Thursday, May 2, 2013 by Ramon Ramirez

Precinct 2 Travis County Commissioner Sarah Eckhardt says she is counting on hard work, experience and her political heritage in her upcoming run to become Travis County Judge in 2014.

I will run full tilt and full time to lead the county with experience and full heart,” she told a group of supporters on Wednesday.

During a gathering of prominent local liberals at her mother’s South Austin residence that included former State Senator Gonzalo Barrientos, Eckhardt made her case.

“A recent poll shows that I have name recognition higher than any other candidate in the field. I lead by nearly 20 points,” she said, “And even though it’s hard to believe, Travis County has never had a woman chief executive.”

“I would like to be the first woman—but not because I’m a woman but because I’m the most qualified candidate to do this job.”

Eckhart cited her service on the commissioner’s court for six years, and 14 prior years in the county attorney’s office.
Barrientos previously endorsed Eckhardt in February, following speculation that he too would be running for judge, and made another appearance for the cause.

“It’ll come down to the basics,” he said, “Look at the opponent’s qualifications and look at our candidate’s.”

Running against Eckhardt will be
Travis County Democratic Party chair Andy Brown, who has a head start of several months and a war chest of almost $72,000, raised through January’s campaign filings.
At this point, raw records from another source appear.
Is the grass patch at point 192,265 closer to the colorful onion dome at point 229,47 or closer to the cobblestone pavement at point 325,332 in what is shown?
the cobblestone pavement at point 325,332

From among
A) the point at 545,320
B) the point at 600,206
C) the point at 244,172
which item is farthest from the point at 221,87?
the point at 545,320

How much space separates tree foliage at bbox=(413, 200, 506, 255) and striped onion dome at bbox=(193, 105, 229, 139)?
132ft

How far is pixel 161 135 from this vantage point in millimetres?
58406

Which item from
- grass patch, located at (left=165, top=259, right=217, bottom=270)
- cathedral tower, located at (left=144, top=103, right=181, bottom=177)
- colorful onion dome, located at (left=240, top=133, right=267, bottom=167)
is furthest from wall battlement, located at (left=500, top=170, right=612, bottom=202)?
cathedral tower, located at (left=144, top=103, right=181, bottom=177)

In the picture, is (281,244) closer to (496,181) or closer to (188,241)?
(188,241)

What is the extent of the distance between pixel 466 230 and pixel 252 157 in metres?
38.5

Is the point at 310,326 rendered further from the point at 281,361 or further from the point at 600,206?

Former political consultant and Eckhardt supporter Mary Ann Neely says the name recognition that stems from her incumbency could be the difference. In February, local political operative David Butts gave In Fact Daily the same pre-season outlook: “Based on the pattern that we’ve seen in previous elections, that the incumbent commissioner – who happens to be a woman – would be the obvious frontrunner just based on recognition, and service.”

The announcement also means that Eckhardt will have to leave her post as Precinct 2 County Commissioner and Judge Sam Biscoe will appoint an interim commissioner. 

Other noteworthy rally attendees and supporters included Pulitzer Prize-winning editorial cartoonist Ben Sargent, Bill Bunch of the SOS Alliance, Hill Country Alliance leader Christy Muse and Sierra Club Executive Committee member Roy Waley.

For his part, Barrientos touched on personal history with the Eckhardt family. Attending a segregated elementary school in Bastrop, Barrientos recounted how Sarah’s father, former U.S. Rep. Bob Eckhardt, a co-founder of the Texas Observer, helped file a federal law suit in 1948 that would desegregate district schools in Bastrop, Caldwell and Travis County.

If not for Bob Eckhardt, he said, “I don’t know if I would ever have gotten to serve you.”

Each year, the Travis County Commissioners Court sets the tax rate, establishes the budget and finalizes county-wide policies that affect approximately 1.1 million people, 5000 county employees, nearly 1000 square miles of territory and $800 million in revenue.

Eckhardt stressed that the next judge should work with all of Travis County, including the “several small communities, municipalities and townships which are growing even faster.”